Sobotka believes that Russia will be the world's major source of
helium in 30 years.
The price of liquid helium is about $5 per liter, having gone up more
than 50 percent over the past year because of what Sobotka calls "conventional"
economics. He cited the withdrawal of some companies from the
marketplace, and the emergence of others that are not yet in
production, as the driving force behind higher prices, and not (as yet)
a scarcity of the element.
Helium capture in the United States began after World War I, when the
primary use of the gas was for dirigibles. Because helium is
non-flammable, its use in balloons prevented another Hindenburg
tragedy. The U.S. government ran the helium industry for 70 years, but
since the mid-90s it has been in the domain of the oil and natural gas
industries.
Tell it like it is
"The government had the good vision to store helium, and the question
now is: Will industry have the vision to capture it when extracting
natural gas, and consumers the wisdom to capture and recycle?" Sobotka
said. "This takes long-term vision because present market forces are
not sufficient to compel prudent practice."
Helium plays second fiddle to marketing oil and natural gas, and much
of it is lost in a process that removes noncombustible nitrogen and
helium from the product of prime interest.

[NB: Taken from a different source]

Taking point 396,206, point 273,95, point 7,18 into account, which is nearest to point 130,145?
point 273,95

"When they stick that straw into the ground to suck out oil and gas,
the helium comes out, and if it doesn't get captured it drifts into
the atmosphere and is lost," Sobotka said. "Helium production is a
side industry to oil and natural gas, an endeavor that nobody wants to
lose money on."
Meanwhile, laboratories worldwide could make better attempts at
conserving helium. They can either use costly machines called
liquefiers that can capture, store and reliquefy helium on site, or
researchers can take captured helium in gas form, return it to the
company that originally sold it to them and receive a monetary return,
just as in a deposit on a bottle.
"We have to be thinking of these things," he said. "Up to now, the
issue often hasn't risen to the level that it's important. It's a
problem for the next generation of scientists. But it's incumbent upon
us to have a vision, and tell it like it is - a
resource that is more strictly non-renewable than either oil or gas."